In the definition of const int *ptr = &i; essentially says: "I will not change i through ptr ." He does not say that int , which ptr points to const , he says that ptr should not be used to change it.

This conversion is allowed because it makes sense: since i not const , I can allow it to be changed, but I can also not change it. No rule is interrupted if I do not want to change i . And, if I create a pointer to i and say: “I will not use this pointer to change i ”, that’s good too.

The reason you want to do this is to pass the address of the object to a routine that takes a pointer to a const object. For example, consider the strlen procedure. The strlen routine does not change its input, so its parameter is a pointer to const char . Now I have a pointer to char , and I want to know its length. Therefore, I call strlen . Now I pass a pointer to char as an argument to the parameter, which is a pointer to const char . We want this transformation to work. This makes sense: I can change my char if I want, but the strlen routine is not suitable, so it treats them as const char .

1) You get an error message with *ptr = something; because you declared ptr as a pointer to const int , but then you broke your promise not to use ptr to change int . The fact that ptr points to an object that is not const does not cancel your promise not to use ptr to change it.

2) It is incorrect to assign the address of a const object to a pointer to const . The destination does not say that the object is const , it says that the pointer should not be used to modify the object.

Also, although you did not ask this, the const attribute in C is not completely required. If you define an object as const , you should not modify it. However, there are other situations in which a pointer to const is passed into a subroutine that converts it to a pointer to const . This is actually a defect in the language, the inability to save all the information necessary for processing const ways that we might prefer.
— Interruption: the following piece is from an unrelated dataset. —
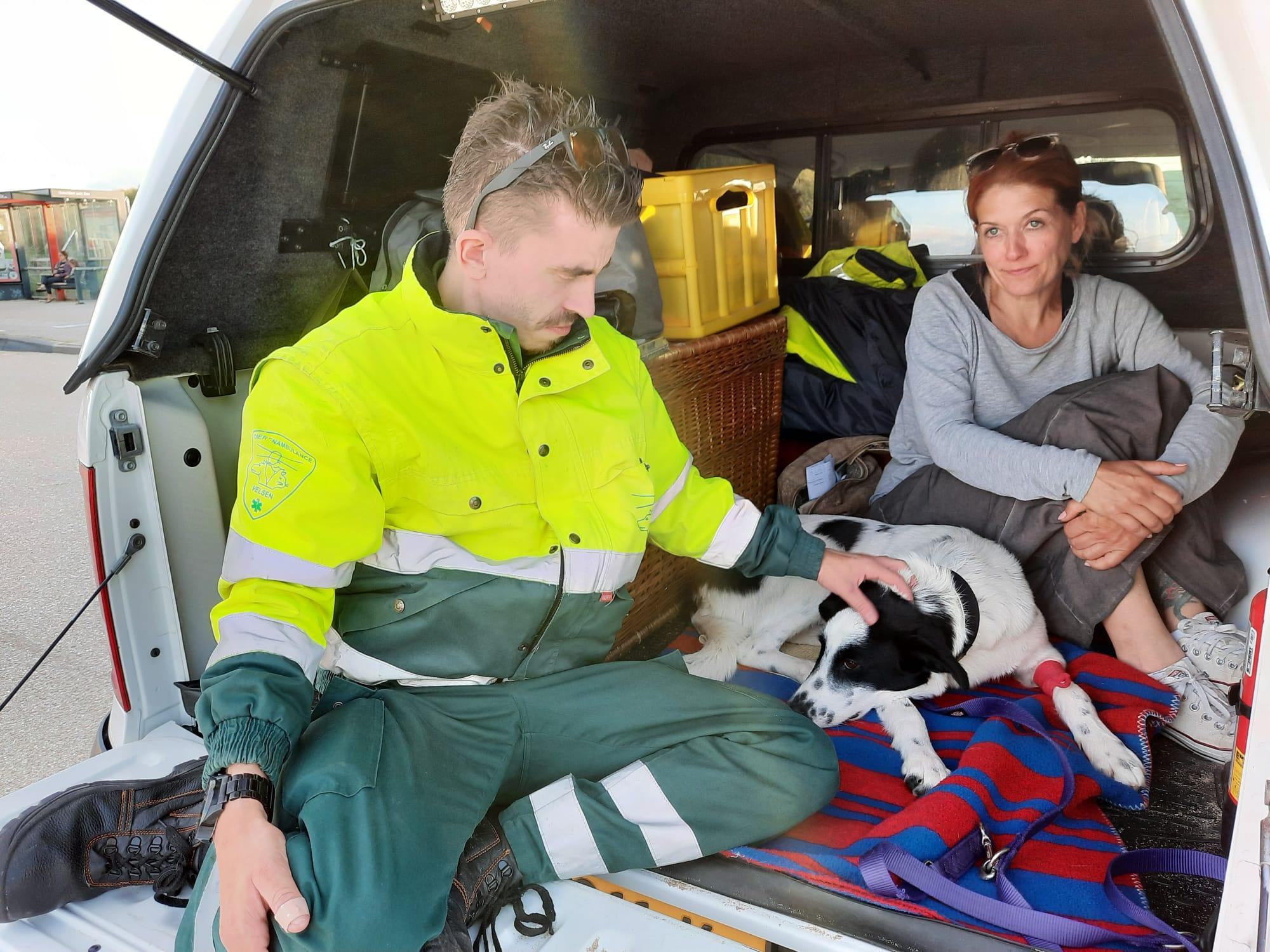 Velsense redders bevrijden viervoeter Gismo van grote vishaak in voorpoot: hondje van vakantievierende Engelse komt met schrik vrij, na pijnlijk avontuur op strand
An example is the strchr routine. Its declaration is char *strchr(const char *s, int c) . The s parameter is equal to const char * , because strchr does not change its input. However, the pointer that the strchr routines strchr is inferred from s (it points to one of the characters in the string). So, inside strchr converted a const char * to char * .

This allows you to write code that goes from char * to strchr , and uses the return pointer to change the string, which is good. But this means that the compiler cannot completely protect you from errors, such as passing const char * to strchr and using the return pointer to try to change the string, which may be an error. This is a flaw in C.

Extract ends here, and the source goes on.